8.3.1 The Raw Scores on the Instruments

An excerpt of the data file used for analysis is presented in Table 8.2, illustrating the structurally missing responses in the data file and integer scores recorded for the six disciplines.

Table 8.2 Excerpt of the first 15 cases from the data file for analysis

Table 8.3 shows descriptive data in the form of the number of students, the means, standard deviations and the skewness of the distribution, and the observed pairwise frequencies and correlations. First, it is evident that ENG has the greatest number of students, which is expected because an English discipline assessment is a requirement for university entry. LIT and MA2 have the least number, reflecting their specialist status. The table shows no common students between ENG and LIT. There were seven common students but the reason for students taking both disciplines is idiosyncratic to different circumstances and the correlation between the two disciplines was −0.188. Therefore, this frequency and the correlation are not shown in Table 8.3.

Table 8.3 Pairwise frequencies (F), observed correlations rij between instruments, and descriptive statistics of observed scores for each instrument from the total sample of 13617

Second, all but one mean is in the range between 55 and 65, showing that the difficulties of the instruments were well aligned to the expected proficiencies of the students, except for LIT which has a mean above 70. Proficient students choose LIT, but this mean seems relatively high. There is a greater relative range in the standard deviations, where the two mathematics and the science instruments show greater standard deviations than the humanities instruments and all distributions are skewed negatively. The table also shows that the number of students assessed by each instrument varies, as does the number who are assessed by any pair of instruments. Because of the different samples, the properties of the distributions such as their means cannot be compared directly. Important from the perspective of measurement on a single variable, is that the observed initial correlations among the instruments has a large variation, ranging from 0.247 to 0.867.

The data in Table 8.3 are shown graphically in Fig. 8.4. The differences in the distributions, including their negative skewness is clear. Some of the low scores might be taken as resulting from not taking the examination seriously, but these scores are included in the analysis for completeness and illustration. Not only does the distribution of LIT show a high mean, it is also very narrow. It is also clear that the distributions of CHE, MA1 and MA2 are somewhat similar as are those of ENG and HIM. The former three instruments assess mathematics and science disciplines, the latter two assess humanities. Although the distributions cannot be compared directly, it can be inferred how well the instruments align themselves to the proficiencies of the samples. This alignment is important in distinguishing validly between candidates. In addition to LIT, and even though they spread the students well, the three science instruments were relatively lenient, while the two humanities instruments were better aligned. ENG, which assesses an effectively compulsory discipline in which the sample is less self-selected than the other disciplines, has noticeably the smallest value for its mode.

Fig. 8.4
A graph of percentage frequency distribution versus E N G, L I T, M A 1, M A 2, H I M, and C H E. All the values are estimated. The curve for L I T is high at peak above 20 percent.

■ SOURCE DATA ■
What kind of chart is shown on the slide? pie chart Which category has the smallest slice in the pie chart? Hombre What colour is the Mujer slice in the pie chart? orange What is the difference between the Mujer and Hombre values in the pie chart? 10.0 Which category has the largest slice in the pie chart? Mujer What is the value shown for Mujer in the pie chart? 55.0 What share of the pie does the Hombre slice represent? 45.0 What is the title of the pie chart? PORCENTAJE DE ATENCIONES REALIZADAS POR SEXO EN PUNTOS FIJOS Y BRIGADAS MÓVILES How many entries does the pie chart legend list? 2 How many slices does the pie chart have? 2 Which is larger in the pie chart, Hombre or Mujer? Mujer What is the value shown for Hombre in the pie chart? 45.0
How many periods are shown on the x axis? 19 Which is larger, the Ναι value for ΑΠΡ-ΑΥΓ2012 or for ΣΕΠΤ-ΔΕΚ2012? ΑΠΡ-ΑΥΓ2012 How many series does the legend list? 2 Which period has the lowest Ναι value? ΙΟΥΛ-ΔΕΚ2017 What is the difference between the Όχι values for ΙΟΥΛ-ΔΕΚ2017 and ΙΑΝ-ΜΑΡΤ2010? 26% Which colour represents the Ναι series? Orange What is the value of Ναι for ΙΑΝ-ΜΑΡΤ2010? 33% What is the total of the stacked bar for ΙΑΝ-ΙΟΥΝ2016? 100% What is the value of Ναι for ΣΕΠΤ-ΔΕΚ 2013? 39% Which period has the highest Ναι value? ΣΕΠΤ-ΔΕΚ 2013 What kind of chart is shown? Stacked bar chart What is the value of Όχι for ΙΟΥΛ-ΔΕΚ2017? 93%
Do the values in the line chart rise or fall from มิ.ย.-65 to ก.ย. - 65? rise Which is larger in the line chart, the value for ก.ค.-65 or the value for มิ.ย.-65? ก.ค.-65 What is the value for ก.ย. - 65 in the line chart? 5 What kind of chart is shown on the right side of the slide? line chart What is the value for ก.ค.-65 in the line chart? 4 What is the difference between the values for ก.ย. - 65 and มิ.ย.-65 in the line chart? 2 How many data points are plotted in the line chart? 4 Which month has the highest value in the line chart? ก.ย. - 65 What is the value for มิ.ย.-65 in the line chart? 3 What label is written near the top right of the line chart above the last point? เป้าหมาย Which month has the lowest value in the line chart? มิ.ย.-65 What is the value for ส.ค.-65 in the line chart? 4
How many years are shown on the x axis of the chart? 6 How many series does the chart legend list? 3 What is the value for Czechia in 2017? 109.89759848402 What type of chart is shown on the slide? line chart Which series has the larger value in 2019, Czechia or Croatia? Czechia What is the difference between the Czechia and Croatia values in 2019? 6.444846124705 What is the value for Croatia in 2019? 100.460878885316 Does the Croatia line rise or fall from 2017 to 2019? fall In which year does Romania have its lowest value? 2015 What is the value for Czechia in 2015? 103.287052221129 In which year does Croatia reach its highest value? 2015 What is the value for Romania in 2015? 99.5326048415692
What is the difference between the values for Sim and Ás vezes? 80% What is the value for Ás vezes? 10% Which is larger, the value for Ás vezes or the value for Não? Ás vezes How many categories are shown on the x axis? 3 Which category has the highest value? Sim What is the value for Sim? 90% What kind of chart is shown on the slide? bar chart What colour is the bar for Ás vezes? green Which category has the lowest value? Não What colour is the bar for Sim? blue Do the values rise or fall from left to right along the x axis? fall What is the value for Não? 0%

■ ACTIONS TO TAKE ■
1 - Reproduce the records from their first line through the line containing "How many periods", both included.
2 - Carry on the passage about the raw scores on the instruments from the point where it stops.

■ EXPECTED RESPONSES ■
1 -
What kind of chart is shown on the slide? pie chart Which category has the smallest slice in the pie chart? Hombre What colour is the Mujer slice in the pie chart? orange What is the difference between the Mujer and Hombre values in the pie chart? 10.0 Which category has the largest slice in the pie chart? Mujer What is the value shown for Mujer in the pie chart? 55.0 What share of the pie does the Hombre slice represent? 45.0 What is the title of the pie chart? PORCENTAJE DE ATENCIONES REALIZADAS POR SEXO EN PUNTOS FIJOS Y BRIGADAS MÓVILES How many entries does the pie chart legend list? 2 How many slices does the pie chart have? 2 Which is larger in the pie chart, Hombre or Mujer? Mujer What is the value shown for Hombre in the pie chart? 45.0
How many periods are shown on the x axis? 19 Which is larger, the Ναι value for ΑΠΡ-ΑΥΓ2012 or for ΣΕΠΤ-ΔΕΚ2012? ΑΠΡ-ΑΥΓ2012 How many series does the legend list? 2 Which period has the lowest Ναι value? ΙΟΥΛ-ΔΕΚ2017 What is the difference between the Όχι values for ΙΟΥΛ-ΔΕΚ2017 and ΙΑΝ-ΜΑΡΤ2010? 26% Which colour represents the Ναι series? Orange What is the value of Ναι for ΙΑΝ-ΜΑΡΤ2010? 33% What is the total of the stacked bar for ΙΑΝ-ΙΟΥΝ2016? 100% What is the value of Ναι for ΣΕΠΤ-ΔΕΚ 2013? 39% Which period has the highest Ναι value? ΣΕΠΤ-ΔΕΚ 2013 What kind of chart is shown? Stacked bar chart What is the value of Όχι for ΙΟΥΛ-ΔΕΚ2017? 93%

2 -
Percentage frequency distributions of observed scores in class intervals of 5 score points

8.3.2 The Equating Functions

The section begins with a graphical presentation of the equating functions and the principal component estimates from which the equating functions are derived. The equating functions are obtained from an analysis in which the profiles were edited as described above. The section finishes with the latent correlations between instruments from these equating functions and the equated scores of all instruments on the SI.

Figure 8.5 shows the equating functions based on EVCs of the kind shown for CHE in Fig. 8.1. In addition, each curve has its observed means in 10 class intervals shown. It is evident that the means are very much on the curves, indicating fit to the model for the data from these instruments. An approximate Chi Statistic value which compares these observed means and their expected values across all instruments is 32.237 on 54 degrees of freedom, confirming excellent statistical fit. It is clear from Fig. 8.5 that the curves are non-linear and intersect, and require equating before comparisons can be made. This evidence that the edited data fit the model is considered sufficient for this example.

Fig. 8.5
A graph of expected value versus beta. The curves are obtained for parameters C H E, E N G, L I T, M A 1, M A 2, and H I M. The curves display a concave up increased trend for all.

EVCs from edited profiles with observed means in 10 class intervals

Table 8.4 shows the principal component estimates and their standard errors. Because, with a maximum score as large as 100, the values of the parameters are small in magnitude, they are shown to five decimal places. As expected, the relative difficulty of MA2, the specialist mathematics discipline, is more difficult (δ = 0.19814) than MA1, the one that has the content as its prerequisite (δ =  − 0.23313). The difficulty of LIT, the specialist English discipline, (δ = 0.08213) is likewise more difficult than ENG, which is studied by most students as a required discipline, (δ =  − 0.08586).

Table 8.4 Estimates of the four principal components (δ, Δ, λ, ζ) of the thresholds from a profile analysis with residuals ∣zni ∣  > 0.85 removed

8.3.3 The Equated Scores to Measurements on a Standard Instrument

For each observed score of each person on each instrument, the proficiency estimate \( {\hat{\beta}}_{ni} \) is obtained from Eq. (8.4) and CHE is illustrated in Fig. 8.1. Then each estimate \( {\hat{\beta}}_{ni} \) is transformed further to a measurement on the SI according to Eq. (8.7) in which E[XSI| βSI = 0] = 45 and Δ = 0.04..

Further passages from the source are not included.